A popular artificial intelligence (AI)-powered image generator can run up to 30 times faster thanks to technology that condenses the entire 100-step process into a single step, new research has revealed.

Scientists have devised a technique called “distribution matching distillation” (DMD) to teach new AI models to mimic established image generators known as diffusion models such as DALL・E 3, Midjourney, and Stable Diffusion. did.

This framework enables smaller, leaner AI models that can generate images faster while maintaining final image quality. The scientists detailed their findings in a study uploaded to the preprint server arXiv on December 5, 2023.

“Our work is a new way to accelerate current diffusion models such as stable diffusion and DALLE-3 by a factor of 30,” said study co-lead author Tianwei, a doctoral student in electrical engineering and computer science at MIT. ying said in a statement. “This advancement not only significantly reduces computation time, but also maintains, if not exceeds, the quality of the visual content produced.

Diffusion models generate images through a multistep process.

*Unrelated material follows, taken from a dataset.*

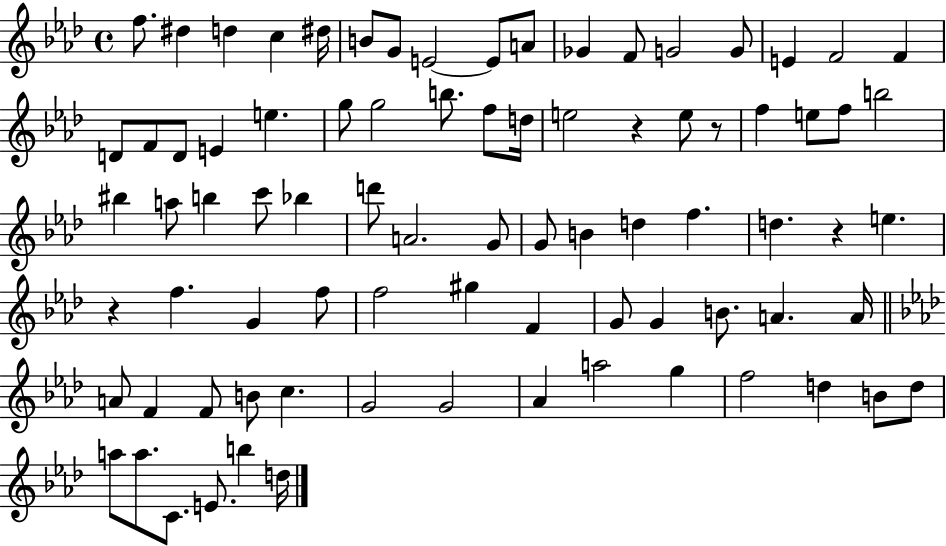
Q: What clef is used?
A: treble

By using images with descriptive text captions and other metadata as training data, the AI ​​is trained to better understand the context and meaning behind the images, allowing it to respond accurately to text prompts. It will be.

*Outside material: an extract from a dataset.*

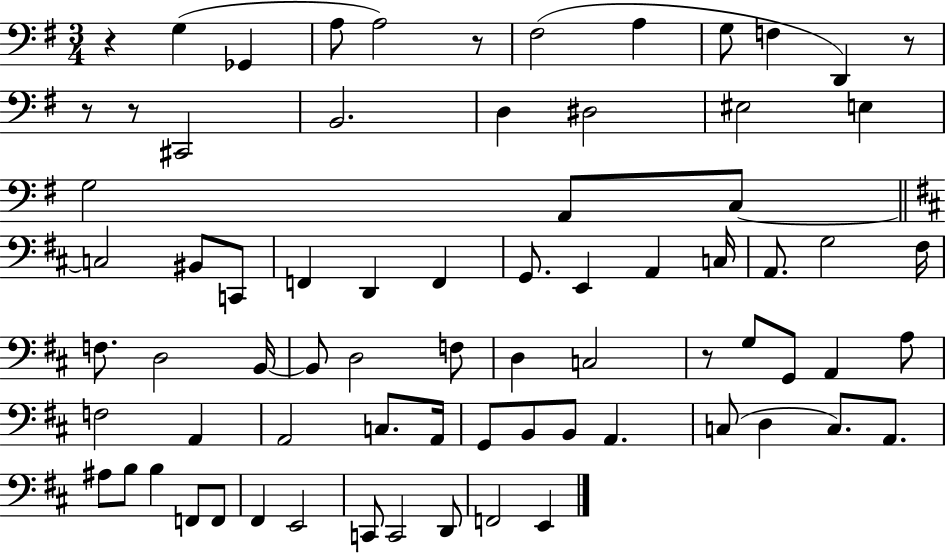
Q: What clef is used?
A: bass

In reality, these models work by taking a random image and encoding it with a field of random noise to destroy it, AI scientist Jay Alamar explained in a blog post. This is called “forward diffusion” and is an important step in the training process. The image is then denoised through up to 100 steps. This is known as “de-spreading” and produces a clear image based on a text prompt.

By applying the new framework to the new model and reducing these “de-diffusion” steps to one, the scientists reduced the average time it takes to generate an image. In one test, their model reduced image generation time from about 2,590 milliseconds (or 2.59 seconds) to 90 milliseconds using Stable Diffusion v1.5. This is 28.8 times faster.

DMD has two components that work together to reduce the number of iterations a model requires before spitting out a usable image. The first is called “regression loss,” which organizes images based on similarity during training to speed up the AI's learning. The second is called “distribution matching loss,” which means that, for example, the probability of being depicted picking a bite out of an apple matches the probability of encountering an apple in the real world. Together, these techniques minimize the strange appearance of images generated by the new AI model.

“Reducing the number of iterations has been the holy grail since the inception of pervasive models,” co-lead author Fredo Durand, professor of electrical engineering and computer science at the Massachusetts Institute of Technology, said in a statement. “We are very excited to finally be able to perform single-step image generation. This significantly reduces computing costs and accelerates the process.”

While the original diffusion model required “hundreds of iterative refinement steps,” the new approach requires only one step of computational power to generate the images, a significant reduction, Yin said. The model also has benefits for industries where ultra-fast and efficient generation is important, scientists say, and could lead to faster content creation.